A process, it should be noted, that the Recording Academy's former CEO Deborah Dugan claimed, when ousted from her post at the start of the year, was steered by board members sitting on secret committees to "push forward artists with whom they have relationships." The Recording Academy has denied Deborah's claims.
The sentiment expressed by The Weeknd isn't exactly new. Black artists of undeniable cultural importance like Jay-Z, Rihanna, Frank Ocean and Kanye West have shared similar feelings over the years, accusing the Academy of using their celebrity to draw viewers into a telecast that never sees fit to award them anything and wondering why their nominations tend only to come in rap or R&B categories, if at all. Or why, when they do manage to break through to the Big Four, they're often runners-up to white artists, as was the case with Beyoncé, whose self-titled 2013 album and 2016's Lemonade—inarguably two of the last decade's most impactful LPs—lost to Beck and Adele, respectively.

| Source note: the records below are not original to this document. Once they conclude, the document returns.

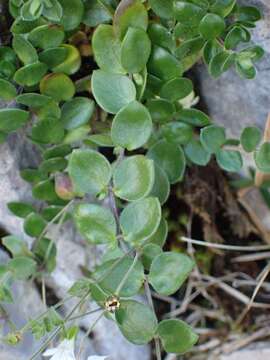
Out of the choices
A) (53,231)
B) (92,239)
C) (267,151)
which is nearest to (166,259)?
(92,239)

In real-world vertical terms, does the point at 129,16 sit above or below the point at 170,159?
above

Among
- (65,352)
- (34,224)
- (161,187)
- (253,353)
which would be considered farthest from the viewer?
(253,353)

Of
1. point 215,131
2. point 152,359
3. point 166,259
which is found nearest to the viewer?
point 166,259

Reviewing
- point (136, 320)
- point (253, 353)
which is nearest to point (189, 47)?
point (136, 320)

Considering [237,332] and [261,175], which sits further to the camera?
[237,332]

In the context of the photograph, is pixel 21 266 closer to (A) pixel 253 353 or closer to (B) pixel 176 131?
(B) pixel 176 131

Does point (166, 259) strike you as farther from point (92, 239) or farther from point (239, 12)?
point (239, 12)

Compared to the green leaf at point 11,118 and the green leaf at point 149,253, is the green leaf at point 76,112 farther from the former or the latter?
the green leaf at point 149,253
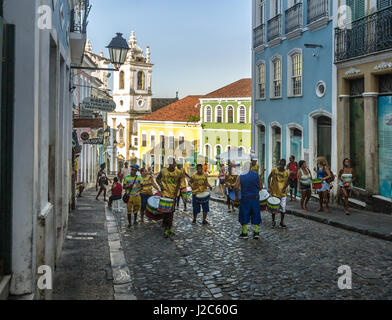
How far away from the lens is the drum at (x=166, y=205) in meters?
11.5

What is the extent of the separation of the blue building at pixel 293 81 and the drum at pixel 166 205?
8090 millimetres

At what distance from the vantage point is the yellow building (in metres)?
67.8

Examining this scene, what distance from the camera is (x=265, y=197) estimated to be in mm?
12805

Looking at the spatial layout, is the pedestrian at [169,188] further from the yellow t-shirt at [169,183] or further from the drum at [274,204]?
Result: the drum at [274,204]

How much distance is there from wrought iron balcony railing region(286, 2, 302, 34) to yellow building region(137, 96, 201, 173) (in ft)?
143

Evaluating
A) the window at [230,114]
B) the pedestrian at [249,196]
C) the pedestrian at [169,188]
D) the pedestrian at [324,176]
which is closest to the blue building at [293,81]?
the pedestrian at [324,176]

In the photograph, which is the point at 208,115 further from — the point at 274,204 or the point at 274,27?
the point at 274,204

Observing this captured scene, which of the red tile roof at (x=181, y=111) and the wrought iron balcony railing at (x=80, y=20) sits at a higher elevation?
the red tile roof at (x=181, y=111)

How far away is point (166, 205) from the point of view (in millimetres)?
11516

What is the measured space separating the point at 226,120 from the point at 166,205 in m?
49.0

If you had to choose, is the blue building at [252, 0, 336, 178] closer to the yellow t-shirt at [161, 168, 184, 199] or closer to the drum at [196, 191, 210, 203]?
the drum at [196, 191, 210, 203]

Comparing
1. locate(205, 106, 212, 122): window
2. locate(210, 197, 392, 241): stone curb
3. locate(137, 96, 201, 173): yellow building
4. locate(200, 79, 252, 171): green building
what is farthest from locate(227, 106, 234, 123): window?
locate(210, 197, 392, 241): stone curb

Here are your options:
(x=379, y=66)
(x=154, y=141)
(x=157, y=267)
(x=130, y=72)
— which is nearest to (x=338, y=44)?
(x=379, y=66)

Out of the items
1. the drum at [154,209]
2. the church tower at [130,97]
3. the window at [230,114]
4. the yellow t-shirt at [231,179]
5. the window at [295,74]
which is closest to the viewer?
the drum at [154,209]
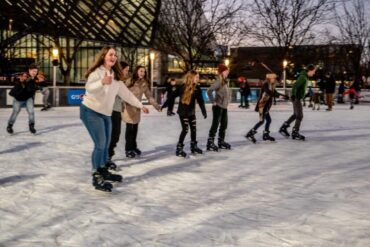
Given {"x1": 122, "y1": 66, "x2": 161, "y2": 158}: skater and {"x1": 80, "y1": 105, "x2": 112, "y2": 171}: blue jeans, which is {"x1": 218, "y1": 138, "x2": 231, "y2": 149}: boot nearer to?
{"x1": 122, "y1": 66, "x2": 161, "y2": 158}: skater

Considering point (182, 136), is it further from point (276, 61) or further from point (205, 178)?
point (276, 61)

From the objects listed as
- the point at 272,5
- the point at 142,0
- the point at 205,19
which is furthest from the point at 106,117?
the point at 142,0

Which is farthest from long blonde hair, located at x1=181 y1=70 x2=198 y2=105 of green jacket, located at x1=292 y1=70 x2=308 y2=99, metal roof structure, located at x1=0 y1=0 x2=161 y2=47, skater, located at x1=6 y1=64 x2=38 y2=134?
metal roof structure, located at x1=0 y1=0 x2=161 y2=47

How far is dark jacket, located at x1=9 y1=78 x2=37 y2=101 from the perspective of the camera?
9.89 meters

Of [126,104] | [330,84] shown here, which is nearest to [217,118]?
[126,104]

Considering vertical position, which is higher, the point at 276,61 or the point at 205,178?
the point at 276,61

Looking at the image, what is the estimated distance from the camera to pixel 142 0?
42500 millimetres

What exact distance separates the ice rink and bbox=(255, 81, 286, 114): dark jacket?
0.94 m

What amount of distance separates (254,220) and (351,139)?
21.9 ft

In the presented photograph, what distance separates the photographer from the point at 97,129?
4914 millimetres

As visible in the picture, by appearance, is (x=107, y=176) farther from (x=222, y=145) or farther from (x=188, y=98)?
(x=222, y=145)

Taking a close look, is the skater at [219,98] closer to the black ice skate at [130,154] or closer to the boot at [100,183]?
the black ice skate at [130,154]

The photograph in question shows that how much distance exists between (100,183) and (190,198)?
928 millimetres

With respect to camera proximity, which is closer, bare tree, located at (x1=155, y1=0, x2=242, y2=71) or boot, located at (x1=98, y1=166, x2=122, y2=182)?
boot, located at (x1=98, y1=166, x2=122, y2=182)
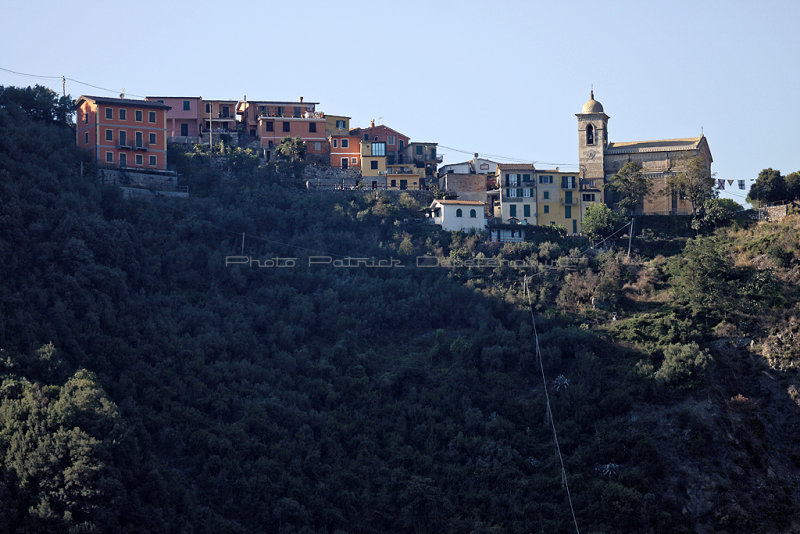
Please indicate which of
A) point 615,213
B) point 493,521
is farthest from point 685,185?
point 493,521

Even the latter seemed ill at ease with her win for 25 in 2017, addressing Bey directly from the stage.
"I can't possibly accept this award," she said. "The Lemonade album was so monumental and so well thought out and so beautiful and soul-baring. We all got to see another side to you that we don't always see. You are our light."
At the end of the day, the Recording Academy doesn't really owe any of us transparency into their processes. They're entirely within their right to do things as they see fit. And yet, at least according to 47-time nominee (and just four-time winner in—you guessed it—the rap category) Drake, they do so at the risk of their own continued relevance.
"I think we should stop allowing ourselves to be shocked every year by the disconnect between impactful music and these awards and just accept that what once was the highest form of recognition may no longer matter to the artists that exist now and the ones that come after. It's like a relative you keep expecting to fix up but they just can't change their ways," he warned in an Instagram Story. "This is a great time for somebody to start something new that we can build up over time and pass on to the generations to come."
The 2021 Grammys air Jan. 31 on CBS.